R/groupProbPlot.R
In DepecheR: Determination of essential phenotypic elements of clusters in high-dimensional entities

Documented in groupProbPlot

#' Define and plot group probabilities
#'
#'
#' This function defines and plots the single-observation probability for
#' belonging to either of two groups. It uses the \code{\link{neighSmooth}}
#' function with the special case that the values are binary: For each set of
#' k nearest neighbors, cell x is assigned a probability to belong to one group
#' or the other based on the percentage of the neighbors belonging to each
#' group. In other words, if 20 out of 100 neighbors belong to group
#' A and 80 belong to group B, and the value for the cell will be 20% for group
#' A or 80% for group B, depending on the point of view. This will also be
#' accordingly reflected in the color scale on the resulting plot.
#'
#' @param xYData A dataframe or matrix with two columns. Each row contains
#' information about the x and y positition in the field for that observation.
#' @param groupVector Vector with the same length as xYData containing
#' information about the group identity of each observation.
#' @param euclidSpaceData The data cloud in which the nearest neighbors for the
#' events should be identified.

(Stored data):
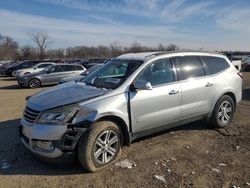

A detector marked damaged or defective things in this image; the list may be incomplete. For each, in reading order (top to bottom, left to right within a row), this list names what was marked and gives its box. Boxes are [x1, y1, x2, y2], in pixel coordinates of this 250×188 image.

crumpled hood [27, 81, 107, 111]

(Requests):
- 1) Please copy the groupProbPlot documentation from "#' Define and" up to and including "the resulting plot.".
- 2) Translate this sentence from the groupProbPlot documentation into Spanish: "This will also be accordingly reflected in the color scale on the resulting plot."
- 3) Pick up the groupProbPlot documentation after its final line and keep writing it.

(Outputs by task):
- 1)
#' Define and plot group probabilities
#'
#'
#' This function defines and plots the single-observation probability for
#' belonging to either of two groups. It uses the \code{\link{neighSmooth}}
#' function with the special case that the values are binary: For each set of
#' k nearest neighbors, cell x is assigned a probability to belong to one group
#' or the other based on the percentage of the neighbors belonging to each
#' group. In other words, if 20 out of 100 neighbors belong to group
#' A and 80 belong to group B, and the value for the cell will be 20% for group
#' A or 80% for group B, depending on the point of view. This will also be
#' accordingly reflected in the color scale on the resulting plot.

- 2) Esto también se reflejará en consecuencia en la escala de colores del gráfico resultante.

- 3)
#' @param kNeighK The number of nearest neighbors.
#' @param kMeansK The number of clusters in the initial step of the algorithm.
#' A higher number leads to shorter runtime, but potentially lower accuracy.
#' @param plotName The main name for the graph and the analysis.
#' @param densContour If density contours should be created for the plot(s) or
#' not. Defaults to TRUE. a
#' @param groupName1 The name for the first group
#' @param groupName2 The name for the second group
#' @param title If there should be a title displayed on the plotting field. As
#' the plotting field is saved as a png, this title cannot be removed as an
#' object afterwards, as it is saved as coloured pixels. To simplify usage for
#' publication, the default is FALSE, as the files are still named, eventhough
#' no title appears on the plot.
#' @param plotDir If different from the current directory. If specified and
#' non-existent, the function creates it. If "." is specified, the plots will be
#' saved at the current directory.
#' @param bandColor The color of the contour bands. Defaults to black.
#' @param dotSize Simply the size of the dots. The default makes the dots
#' smaller the more observations that are included.
#' @param returnProb Should a probability vector be returned? Mutually exclusive
#' with returnProbColVec.
#' @param returnProbColVec Should the color vector be returned as part of the
#' output? Mutually exclusive with returnProb.
#' @param createOutput For testing purposes. Defaults to TRUE. If FALSE, no
#' output is generated.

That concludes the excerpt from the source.